Я позвонил в школу Биля, трубку взяла секретарша. Когда я представился, она замерла.
Я извинился, что звоню, но в моей комнате остались кое-какие вещи, которые я не забрал с собой,– они мне очень нужны. Она сказала, что мне их вышлют. Да, сказал я, но мне бы еще хотелось кое-что рассказать о случившемся, – нельзя ли прислать кого-нибудь из ответственных преподавателей?
Приехал Фредхой. Он поставил свой «лендровер» во дворе – никто ему вслед не кричал.
В комнате для посещений он был очень немногословен – я для него уже перестал существовать.
Пока я сидел в изоляции, мне выдали мою собственную одежду: две пары брюк, две фланелевые рубашки, белье, носки, один свитер и плащ. То, что привез Фредхой, было личным имуществом, лежавшим в моем шкафу: тапочки, спортивные тапочки, спортивная форма, портфель и пенал. Я не нашел среди вещей нескольких комиксов и мячика для игры в настольный теннис «Стига», но ничего об этом не сказал; должно быть, все это, включая и содержимое пенала, в котором теперь ничего не было, украли на следующий день после того, как меня увезли. Я ничего не сказал и о том, что портфель был вспорот. Кто бы там это ни сделал, они попытались починить его, хотя и очень неуклюже, так что я ничего не сказал.

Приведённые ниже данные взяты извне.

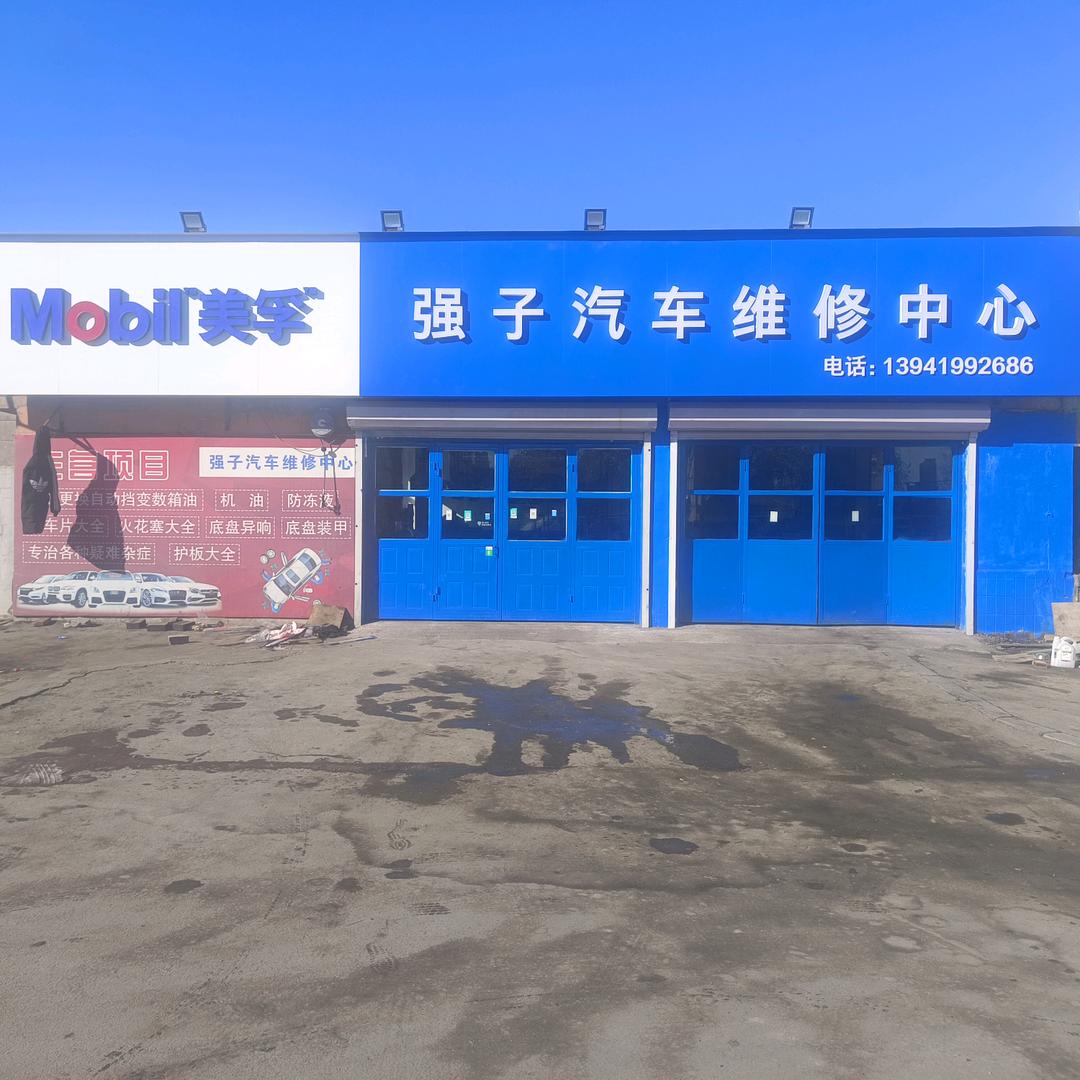 强子汽车维修中心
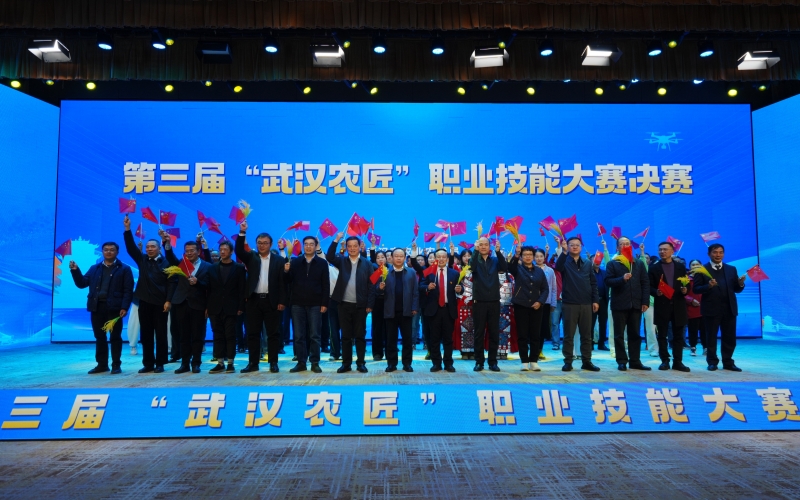 第三届“武汉农匠”职业技能大赛决赛现场。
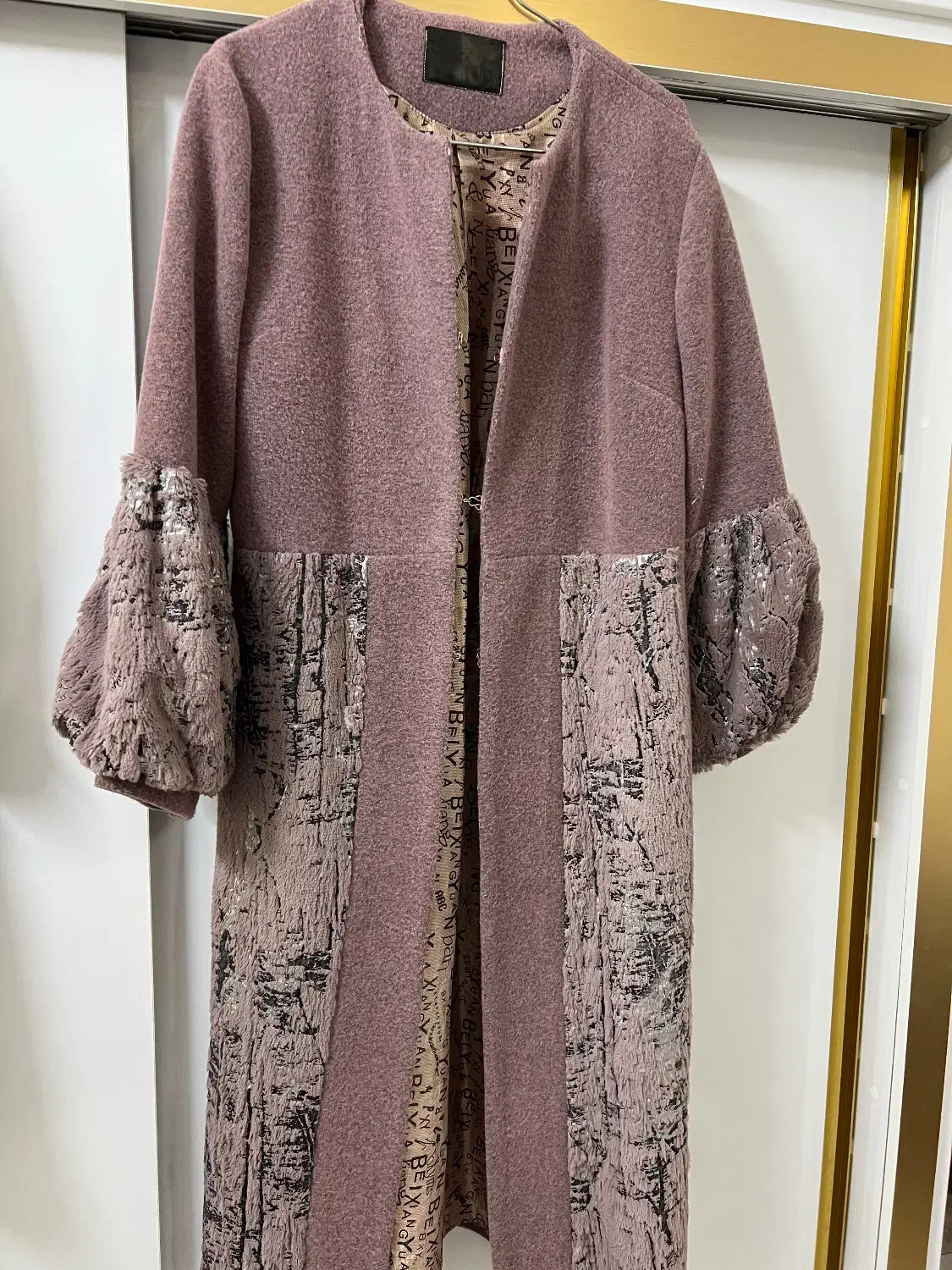 پالتو|لباس|اردبیل, |دیوار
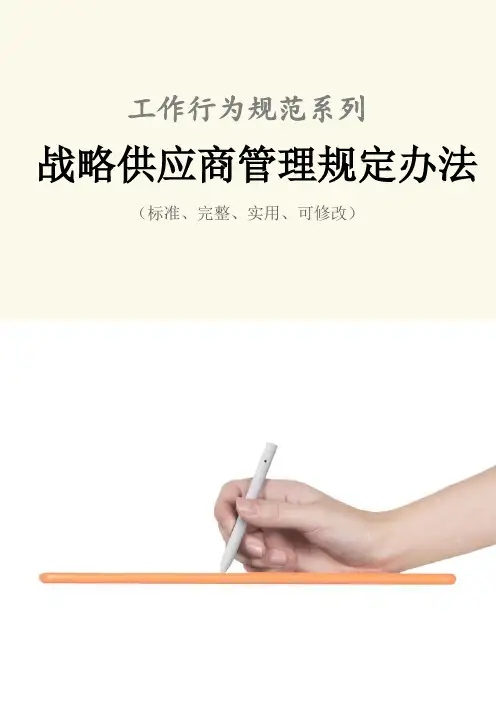战略供应商管理规定办法范本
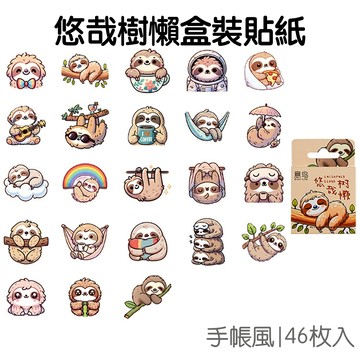 悠哉樹懶 盒裝貼紙 手帳貼紙 (46枚入) 貼紙 裝飾貼紙 封口貼 咕卡 咕盤貼紙 文具小物【JC5495】《Jami》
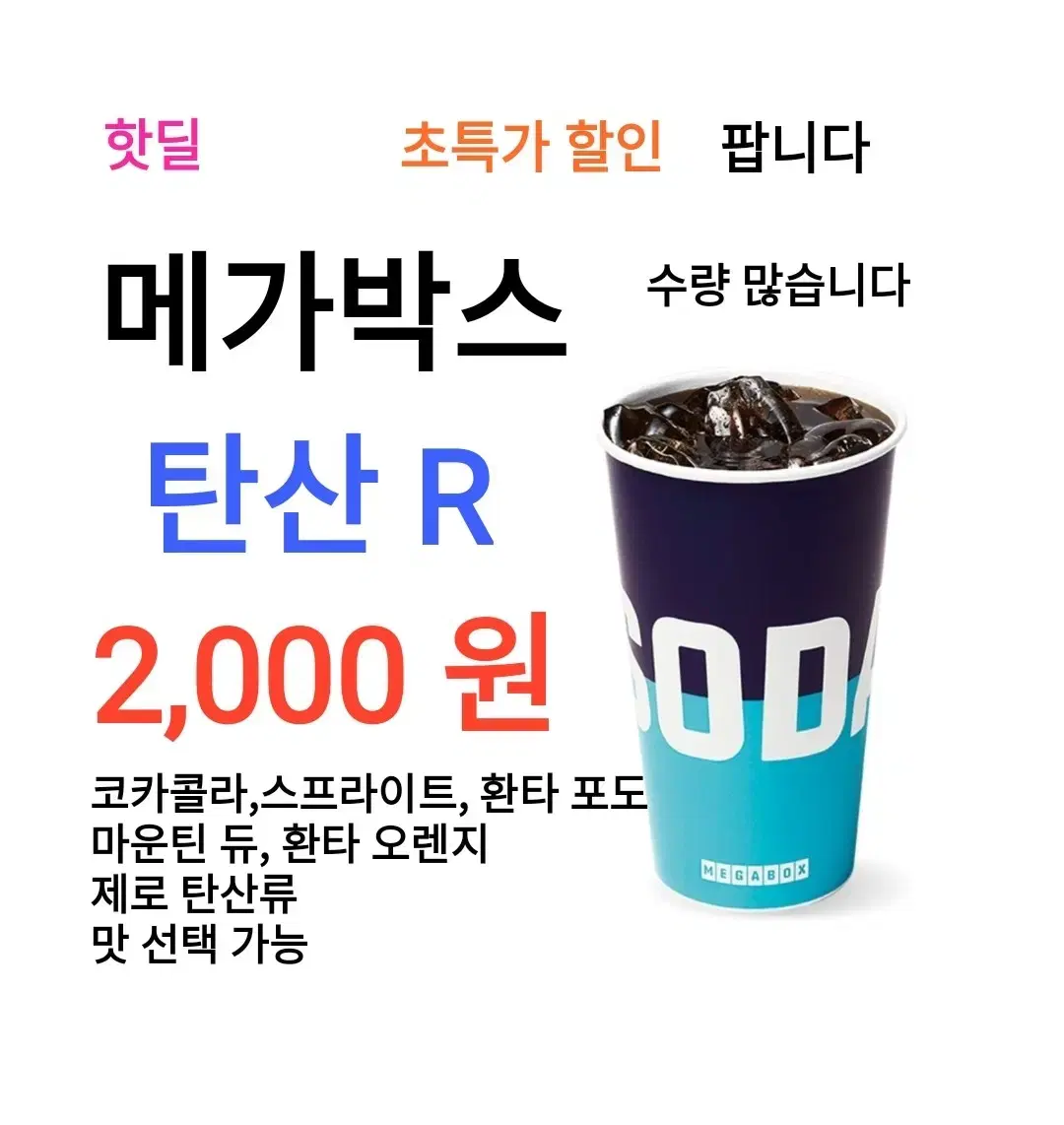 메가박스 탄산 R ( 2,000 원) 에 팝니다 / 메박팝콘 달콤 갈릭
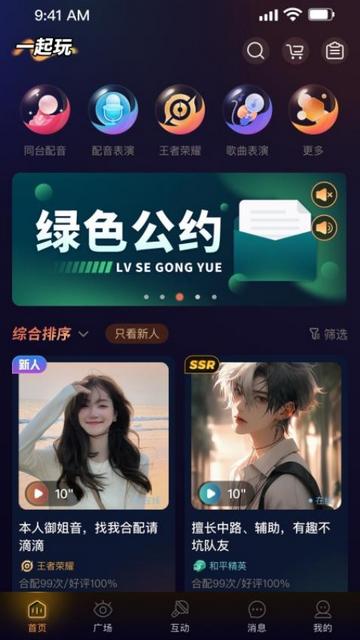 咔咔开黑官方版截图0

Кроме этого, Фредхой привез мне три книги, это были единственные книги, которые ученик сам должен был покупать, и поэтому они были его собственностью; мне их в свое время оплатило социальное управление, которое приобрело их в букинисте, это были «Биология для общеобразовательных школ», «Маленькая флора» и «Песенник для высших народных школ».
Так много раз, что даже и не припомнить сколько, Фредхой вызывал меня к доске. Или же я сидел на его уроке, слушая, как он читает о великих преступниках. Я был на том уроке, когда Анне-Дорте Фельдслев нашла Акселя в ящике для карт. И все же сейчас он едва удостоил меня взглядом.
Это не было равнодушием. Это была неприязнь.
– Я хочу, чтобы меня усыновили,– сказал я.– Я не могу оставаться здесь, я сойду с ума. Не мог бы я получить заключение школы о том, что могу жить в семье?
Он открыл дверь, вошел охранник, который расписался за меня на бланке в получении одежды и книг,– под опекой нельзя было расписываться самому, если тебе еще не исполнилось шестнадцати лет. Только когда он вышел и закрыл за собой дверь, Фредхой ответил мне.
– Никто не думает, что у тебя плохой характер,– сказал он.– Никто не желает иного, как только увидеть, что ты выправляешься. В школе это обсуждали. Существует единое мнение, которое разделяет и твой опекун, и Совет по делам детей и молодежи, и полиция, что лучше этого места для тебя нет.
Это было так замечательно сказано. Как будто он сам не имеет к этому никакого отношения, ему просто поручили сообщить мне это решение.
– Лично я тебя хорошо понимаю,– заметил он,– но после того, что случилось, думаю, вряд ли нам удастся уговорить какого-нибудь человека в школе дать тебе рекомендацию, чтобы ты мог уехать отсюда.
Я подождал наступления ночи, днем нигде нельзя было остаться одному. Спали мы в трехместных комнатах; когда мои соседи заснули, я пошел в туалет.
Туалеты были такие же, как и в школе «Сухая корка», здесь была батарея, и всю ночь горел свет. Дверь запереть было нельзя, но повсюду была тишина.
Я разрезал корешок песенника, в мастерской я взял новое лезвие для ножа «стэнли», даже с его помощью дело шло медленно, видно было, что том был сделан, чтобы прослужить десять, а то и все двадцать лет, на первой странице прежние владельцы написали свои имена и даты – первой был I960 год. Внутри, у сшитых листов с псалмами, были спрятаны бумаги, которые я давным-давно достал из запертого ящика Биля, они по-прежнему были там – в целости и сохранности.